▶ _WORK REQUEST_
Could you reproduce the blog post below on "Scrum and XP from the Trenches" word for word, from its first line to its last?
*** Opening TEXT BLOCK ***
Showing posts with label scrum. Show all posts
Showing posts with label scrum. Show all posts

Sunday, March 6, 2011

Scrum and XP from the Trenches by Henrik Kniberg

Rating: Very interesting.

I've read this one initially at the end of 2006. Lots of interesting,
real-life observations.

Scrum Concepts:

  • velocity (aka actual velocity) - the sum of all initial estimates of story points, for stories completed in one sprint,
  • estimated velocity -  the sum of all initial estimates of story points, for all stories planned for one sprint,
  • external vs internal quality (visible to the user or not)
*** Closing TEXT BLOCK ***
*** Opening STORED DATA ***
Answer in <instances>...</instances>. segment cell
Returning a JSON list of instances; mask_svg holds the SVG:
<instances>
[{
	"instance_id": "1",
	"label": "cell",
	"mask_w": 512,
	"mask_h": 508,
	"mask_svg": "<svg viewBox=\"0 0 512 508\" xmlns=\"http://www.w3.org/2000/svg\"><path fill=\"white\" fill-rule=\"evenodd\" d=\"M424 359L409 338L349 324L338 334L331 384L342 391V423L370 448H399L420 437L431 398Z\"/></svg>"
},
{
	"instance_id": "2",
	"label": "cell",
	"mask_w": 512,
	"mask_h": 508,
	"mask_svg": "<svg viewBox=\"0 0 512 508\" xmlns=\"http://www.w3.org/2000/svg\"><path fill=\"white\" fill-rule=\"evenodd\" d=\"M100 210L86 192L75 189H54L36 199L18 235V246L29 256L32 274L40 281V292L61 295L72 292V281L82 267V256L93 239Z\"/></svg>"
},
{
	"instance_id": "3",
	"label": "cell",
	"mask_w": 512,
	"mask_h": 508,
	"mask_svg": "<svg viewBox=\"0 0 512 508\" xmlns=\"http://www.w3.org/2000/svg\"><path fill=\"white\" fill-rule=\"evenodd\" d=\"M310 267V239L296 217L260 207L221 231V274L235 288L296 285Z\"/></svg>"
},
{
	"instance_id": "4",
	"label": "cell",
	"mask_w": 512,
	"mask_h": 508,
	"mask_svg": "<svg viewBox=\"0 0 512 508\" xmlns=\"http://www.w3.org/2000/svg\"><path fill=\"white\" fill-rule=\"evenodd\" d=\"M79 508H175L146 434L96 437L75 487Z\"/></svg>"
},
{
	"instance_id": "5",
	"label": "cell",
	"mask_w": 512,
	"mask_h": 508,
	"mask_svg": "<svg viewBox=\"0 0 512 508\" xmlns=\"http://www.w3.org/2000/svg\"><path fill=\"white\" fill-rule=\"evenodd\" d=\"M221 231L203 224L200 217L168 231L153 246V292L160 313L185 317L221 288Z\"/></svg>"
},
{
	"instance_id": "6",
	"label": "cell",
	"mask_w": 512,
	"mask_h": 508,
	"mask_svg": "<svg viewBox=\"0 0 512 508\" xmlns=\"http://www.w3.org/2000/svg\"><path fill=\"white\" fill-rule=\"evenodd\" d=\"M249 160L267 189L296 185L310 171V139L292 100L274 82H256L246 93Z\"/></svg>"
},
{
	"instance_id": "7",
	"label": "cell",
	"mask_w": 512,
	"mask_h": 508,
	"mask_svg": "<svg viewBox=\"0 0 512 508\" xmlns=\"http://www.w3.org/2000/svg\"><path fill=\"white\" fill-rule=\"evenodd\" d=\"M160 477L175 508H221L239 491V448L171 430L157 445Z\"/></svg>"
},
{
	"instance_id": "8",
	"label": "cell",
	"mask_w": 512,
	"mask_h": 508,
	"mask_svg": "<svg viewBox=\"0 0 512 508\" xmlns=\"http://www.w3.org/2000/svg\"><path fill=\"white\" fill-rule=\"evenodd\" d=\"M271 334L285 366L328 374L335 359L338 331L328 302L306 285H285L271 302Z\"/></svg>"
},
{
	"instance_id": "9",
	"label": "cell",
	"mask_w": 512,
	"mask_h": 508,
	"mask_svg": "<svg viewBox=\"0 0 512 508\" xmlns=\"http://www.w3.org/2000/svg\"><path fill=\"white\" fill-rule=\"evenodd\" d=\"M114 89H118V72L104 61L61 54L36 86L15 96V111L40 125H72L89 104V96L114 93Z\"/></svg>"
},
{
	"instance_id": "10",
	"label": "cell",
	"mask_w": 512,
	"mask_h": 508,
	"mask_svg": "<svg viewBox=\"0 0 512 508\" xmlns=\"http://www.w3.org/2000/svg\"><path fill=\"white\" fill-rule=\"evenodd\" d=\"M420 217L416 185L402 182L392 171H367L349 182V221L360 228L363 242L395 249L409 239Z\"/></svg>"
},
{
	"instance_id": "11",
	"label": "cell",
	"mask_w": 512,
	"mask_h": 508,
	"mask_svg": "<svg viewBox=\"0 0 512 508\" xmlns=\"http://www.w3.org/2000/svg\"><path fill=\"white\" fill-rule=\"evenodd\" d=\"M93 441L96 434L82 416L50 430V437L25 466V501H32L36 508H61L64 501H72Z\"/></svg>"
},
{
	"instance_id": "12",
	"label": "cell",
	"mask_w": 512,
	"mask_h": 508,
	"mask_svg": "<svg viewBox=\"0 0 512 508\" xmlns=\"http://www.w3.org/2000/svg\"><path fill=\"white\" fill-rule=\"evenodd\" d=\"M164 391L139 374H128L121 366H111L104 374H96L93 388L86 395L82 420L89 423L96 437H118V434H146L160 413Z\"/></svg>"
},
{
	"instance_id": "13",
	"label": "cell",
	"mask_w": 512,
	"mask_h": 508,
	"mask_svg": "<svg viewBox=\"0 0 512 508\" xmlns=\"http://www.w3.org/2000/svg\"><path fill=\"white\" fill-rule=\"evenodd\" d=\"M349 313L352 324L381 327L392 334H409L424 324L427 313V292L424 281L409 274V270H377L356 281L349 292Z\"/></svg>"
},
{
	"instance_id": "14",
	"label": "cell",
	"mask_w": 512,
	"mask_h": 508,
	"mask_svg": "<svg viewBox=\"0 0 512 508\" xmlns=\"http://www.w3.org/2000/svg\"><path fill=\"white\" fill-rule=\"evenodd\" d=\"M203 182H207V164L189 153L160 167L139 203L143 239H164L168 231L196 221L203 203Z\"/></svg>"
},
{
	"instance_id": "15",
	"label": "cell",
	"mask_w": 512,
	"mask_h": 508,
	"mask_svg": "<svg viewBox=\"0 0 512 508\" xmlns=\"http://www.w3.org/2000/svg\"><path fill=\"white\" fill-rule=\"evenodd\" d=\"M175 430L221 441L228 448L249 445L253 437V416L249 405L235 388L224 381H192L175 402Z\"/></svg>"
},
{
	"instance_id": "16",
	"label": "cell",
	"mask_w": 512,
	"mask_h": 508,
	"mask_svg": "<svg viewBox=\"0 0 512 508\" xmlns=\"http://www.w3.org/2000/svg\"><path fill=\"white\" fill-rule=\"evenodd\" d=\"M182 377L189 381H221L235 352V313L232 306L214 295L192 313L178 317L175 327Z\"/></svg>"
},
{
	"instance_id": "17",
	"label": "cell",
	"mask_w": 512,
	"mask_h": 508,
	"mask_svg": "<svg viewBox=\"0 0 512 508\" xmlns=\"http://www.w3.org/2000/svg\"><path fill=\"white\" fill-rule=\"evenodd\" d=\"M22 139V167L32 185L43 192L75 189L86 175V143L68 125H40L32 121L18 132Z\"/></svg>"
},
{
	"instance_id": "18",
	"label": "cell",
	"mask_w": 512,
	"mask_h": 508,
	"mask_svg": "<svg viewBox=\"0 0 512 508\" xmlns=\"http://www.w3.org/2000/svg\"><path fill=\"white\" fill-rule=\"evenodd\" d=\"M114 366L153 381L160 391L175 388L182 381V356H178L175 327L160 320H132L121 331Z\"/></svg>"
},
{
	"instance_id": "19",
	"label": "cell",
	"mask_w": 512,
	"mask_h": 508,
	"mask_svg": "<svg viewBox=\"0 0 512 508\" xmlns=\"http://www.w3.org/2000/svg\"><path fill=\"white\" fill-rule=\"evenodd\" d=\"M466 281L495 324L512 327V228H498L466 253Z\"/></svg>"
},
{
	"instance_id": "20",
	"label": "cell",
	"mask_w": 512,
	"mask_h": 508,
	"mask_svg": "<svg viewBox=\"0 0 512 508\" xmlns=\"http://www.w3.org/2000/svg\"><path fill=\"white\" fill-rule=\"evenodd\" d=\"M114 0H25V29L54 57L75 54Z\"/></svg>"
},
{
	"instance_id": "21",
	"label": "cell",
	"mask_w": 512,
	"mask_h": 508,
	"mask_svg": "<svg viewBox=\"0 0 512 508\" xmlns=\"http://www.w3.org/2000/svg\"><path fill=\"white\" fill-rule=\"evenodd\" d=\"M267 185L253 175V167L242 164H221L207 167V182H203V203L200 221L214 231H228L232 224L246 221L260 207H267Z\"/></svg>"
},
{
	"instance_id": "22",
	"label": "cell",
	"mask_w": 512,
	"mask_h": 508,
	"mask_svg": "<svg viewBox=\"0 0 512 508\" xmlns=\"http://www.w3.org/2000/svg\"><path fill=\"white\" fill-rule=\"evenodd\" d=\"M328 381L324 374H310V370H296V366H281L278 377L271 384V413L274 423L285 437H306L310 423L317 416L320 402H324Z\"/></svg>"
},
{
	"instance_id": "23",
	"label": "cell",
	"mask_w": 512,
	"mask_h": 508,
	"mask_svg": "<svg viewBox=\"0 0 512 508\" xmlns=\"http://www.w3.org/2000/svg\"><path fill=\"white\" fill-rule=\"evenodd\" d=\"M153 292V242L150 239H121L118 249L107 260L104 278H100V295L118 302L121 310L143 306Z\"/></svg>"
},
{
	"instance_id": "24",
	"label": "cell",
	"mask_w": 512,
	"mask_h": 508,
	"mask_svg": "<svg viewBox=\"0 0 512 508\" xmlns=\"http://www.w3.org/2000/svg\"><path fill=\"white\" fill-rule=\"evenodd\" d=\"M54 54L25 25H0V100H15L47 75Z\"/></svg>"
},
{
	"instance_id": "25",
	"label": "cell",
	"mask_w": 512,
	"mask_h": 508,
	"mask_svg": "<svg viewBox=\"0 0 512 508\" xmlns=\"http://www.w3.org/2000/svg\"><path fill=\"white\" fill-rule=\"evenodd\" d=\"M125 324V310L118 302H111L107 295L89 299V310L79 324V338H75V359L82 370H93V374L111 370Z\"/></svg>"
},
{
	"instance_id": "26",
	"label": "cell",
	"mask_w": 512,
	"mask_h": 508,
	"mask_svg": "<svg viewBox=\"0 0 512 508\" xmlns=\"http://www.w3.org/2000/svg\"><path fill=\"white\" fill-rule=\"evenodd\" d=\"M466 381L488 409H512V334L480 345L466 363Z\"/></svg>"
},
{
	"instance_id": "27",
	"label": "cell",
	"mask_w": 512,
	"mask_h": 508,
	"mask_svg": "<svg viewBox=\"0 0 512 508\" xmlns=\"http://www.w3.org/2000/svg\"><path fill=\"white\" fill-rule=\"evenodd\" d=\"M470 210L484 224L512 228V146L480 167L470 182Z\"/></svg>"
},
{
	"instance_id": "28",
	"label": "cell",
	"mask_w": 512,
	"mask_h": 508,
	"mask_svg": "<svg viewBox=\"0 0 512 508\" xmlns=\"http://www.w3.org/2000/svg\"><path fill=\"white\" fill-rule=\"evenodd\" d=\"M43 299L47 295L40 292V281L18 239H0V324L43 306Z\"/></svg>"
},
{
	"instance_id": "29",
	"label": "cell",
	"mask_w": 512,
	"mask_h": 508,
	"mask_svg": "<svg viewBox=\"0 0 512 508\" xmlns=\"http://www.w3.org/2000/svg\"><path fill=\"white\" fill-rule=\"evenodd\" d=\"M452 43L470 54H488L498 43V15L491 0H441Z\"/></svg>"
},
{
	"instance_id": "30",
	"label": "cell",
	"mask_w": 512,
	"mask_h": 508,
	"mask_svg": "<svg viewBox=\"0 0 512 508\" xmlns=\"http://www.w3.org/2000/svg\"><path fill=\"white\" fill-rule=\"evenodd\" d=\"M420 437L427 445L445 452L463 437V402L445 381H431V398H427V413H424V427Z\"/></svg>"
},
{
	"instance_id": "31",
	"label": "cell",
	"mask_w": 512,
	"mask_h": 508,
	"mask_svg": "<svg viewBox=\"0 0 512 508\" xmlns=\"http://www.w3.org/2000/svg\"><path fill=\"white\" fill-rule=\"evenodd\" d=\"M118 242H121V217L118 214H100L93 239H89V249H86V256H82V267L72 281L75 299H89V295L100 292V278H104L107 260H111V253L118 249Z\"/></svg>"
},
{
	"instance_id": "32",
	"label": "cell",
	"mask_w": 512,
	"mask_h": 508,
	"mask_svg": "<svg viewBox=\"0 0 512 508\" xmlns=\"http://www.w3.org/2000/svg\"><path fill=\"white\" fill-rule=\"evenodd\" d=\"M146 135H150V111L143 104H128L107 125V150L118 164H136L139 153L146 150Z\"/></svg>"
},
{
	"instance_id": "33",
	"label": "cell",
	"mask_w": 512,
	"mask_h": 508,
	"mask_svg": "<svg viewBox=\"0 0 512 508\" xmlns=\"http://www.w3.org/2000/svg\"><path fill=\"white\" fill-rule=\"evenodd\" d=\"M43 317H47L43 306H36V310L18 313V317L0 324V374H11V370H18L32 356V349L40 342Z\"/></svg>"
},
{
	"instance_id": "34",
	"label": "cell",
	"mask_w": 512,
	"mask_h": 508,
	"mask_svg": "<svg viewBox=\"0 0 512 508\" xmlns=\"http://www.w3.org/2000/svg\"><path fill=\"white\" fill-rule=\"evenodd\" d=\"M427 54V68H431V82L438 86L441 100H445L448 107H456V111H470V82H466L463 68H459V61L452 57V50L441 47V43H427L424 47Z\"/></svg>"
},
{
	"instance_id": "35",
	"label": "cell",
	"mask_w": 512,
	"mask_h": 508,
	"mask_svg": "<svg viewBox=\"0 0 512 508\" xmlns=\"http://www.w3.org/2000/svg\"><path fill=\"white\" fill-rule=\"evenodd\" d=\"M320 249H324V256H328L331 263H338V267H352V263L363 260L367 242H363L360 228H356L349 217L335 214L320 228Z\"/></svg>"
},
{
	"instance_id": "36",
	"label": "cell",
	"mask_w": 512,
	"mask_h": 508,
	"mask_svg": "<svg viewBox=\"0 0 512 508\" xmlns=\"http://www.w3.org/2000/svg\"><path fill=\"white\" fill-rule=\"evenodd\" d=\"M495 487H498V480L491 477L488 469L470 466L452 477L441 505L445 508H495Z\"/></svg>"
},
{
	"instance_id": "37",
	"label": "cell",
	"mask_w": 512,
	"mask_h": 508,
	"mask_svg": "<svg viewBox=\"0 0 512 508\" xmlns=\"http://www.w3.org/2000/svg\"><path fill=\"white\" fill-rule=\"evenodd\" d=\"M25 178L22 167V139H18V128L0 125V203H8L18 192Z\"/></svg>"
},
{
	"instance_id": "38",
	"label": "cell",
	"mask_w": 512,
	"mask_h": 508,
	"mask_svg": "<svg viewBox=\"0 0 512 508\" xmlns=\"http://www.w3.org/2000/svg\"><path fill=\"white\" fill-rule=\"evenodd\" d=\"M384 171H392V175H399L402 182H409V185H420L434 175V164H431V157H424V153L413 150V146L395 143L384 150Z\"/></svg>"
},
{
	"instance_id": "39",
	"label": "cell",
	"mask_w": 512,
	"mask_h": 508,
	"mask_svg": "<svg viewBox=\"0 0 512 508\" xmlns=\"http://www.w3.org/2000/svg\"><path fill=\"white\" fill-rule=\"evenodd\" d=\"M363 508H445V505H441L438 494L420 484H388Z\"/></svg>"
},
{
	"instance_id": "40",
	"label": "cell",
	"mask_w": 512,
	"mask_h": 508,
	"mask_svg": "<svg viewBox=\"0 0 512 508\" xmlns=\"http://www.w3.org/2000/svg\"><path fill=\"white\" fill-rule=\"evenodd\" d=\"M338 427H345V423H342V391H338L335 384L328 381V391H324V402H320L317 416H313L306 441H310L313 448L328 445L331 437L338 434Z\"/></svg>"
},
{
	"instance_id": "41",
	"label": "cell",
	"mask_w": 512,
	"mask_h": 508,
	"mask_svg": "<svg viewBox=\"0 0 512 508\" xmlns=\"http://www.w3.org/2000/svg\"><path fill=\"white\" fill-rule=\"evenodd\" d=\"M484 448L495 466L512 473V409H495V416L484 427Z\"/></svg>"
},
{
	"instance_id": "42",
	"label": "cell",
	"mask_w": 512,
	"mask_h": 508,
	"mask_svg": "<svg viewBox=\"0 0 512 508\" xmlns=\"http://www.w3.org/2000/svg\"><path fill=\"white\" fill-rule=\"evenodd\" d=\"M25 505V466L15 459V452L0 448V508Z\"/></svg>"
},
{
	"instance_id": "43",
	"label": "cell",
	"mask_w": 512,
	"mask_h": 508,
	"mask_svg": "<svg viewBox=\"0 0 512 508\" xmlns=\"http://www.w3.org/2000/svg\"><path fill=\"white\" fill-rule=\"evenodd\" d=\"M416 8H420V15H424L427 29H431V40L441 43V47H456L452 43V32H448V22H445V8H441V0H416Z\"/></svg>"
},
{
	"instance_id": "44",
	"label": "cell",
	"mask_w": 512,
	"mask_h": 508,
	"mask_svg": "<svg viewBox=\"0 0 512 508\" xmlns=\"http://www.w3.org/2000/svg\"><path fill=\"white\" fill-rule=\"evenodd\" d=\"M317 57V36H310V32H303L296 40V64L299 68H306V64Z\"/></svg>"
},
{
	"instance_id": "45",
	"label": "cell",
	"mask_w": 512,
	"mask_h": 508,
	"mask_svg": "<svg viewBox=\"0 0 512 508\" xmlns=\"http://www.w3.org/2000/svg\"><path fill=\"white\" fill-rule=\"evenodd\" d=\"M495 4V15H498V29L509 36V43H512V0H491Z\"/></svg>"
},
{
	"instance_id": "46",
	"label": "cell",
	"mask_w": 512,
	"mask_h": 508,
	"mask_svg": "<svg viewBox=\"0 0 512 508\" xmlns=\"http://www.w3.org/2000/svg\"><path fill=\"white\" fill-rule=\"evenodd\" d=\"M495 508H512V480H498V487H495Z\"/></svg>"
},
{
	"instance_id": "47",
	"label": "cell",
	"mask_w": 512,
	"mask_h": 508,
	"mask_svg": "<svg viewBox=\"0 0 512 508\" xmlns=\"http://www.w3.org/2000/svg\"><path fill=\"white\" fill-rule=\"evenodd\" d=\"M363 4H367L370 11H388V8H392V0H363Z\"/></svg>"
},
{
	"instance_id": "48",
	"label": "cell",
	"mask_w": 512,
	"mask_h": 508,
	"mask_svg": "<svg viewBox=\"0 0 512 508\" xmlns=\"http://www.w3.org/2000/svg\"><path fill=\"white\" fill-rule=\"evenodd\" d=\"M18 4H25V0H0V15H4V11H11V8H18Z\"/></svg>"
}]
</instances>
*** Closing STORED DATA ***
▶ _ANSWER_
Showing posts with label scrum. Show all posts
Showing posts with label scrum. Show all posts

Sunday, March 6, 2011

Scrum and XP from the Trenches by Henrik Kniberg

Rating: Very interesting.

I've read this one initially at the end of 2006. Lots of interesting,
real-life observations.

Scrum Concepts:

  • velocity (aka actual velocity) - the sum of all initial estimates of story points, for stories completed in one sprint,
  • estimated velocity -  the sum of all initial estimates of story points, for all stories planned for one sprint,
  • external vs internal quality (visible to the user or not)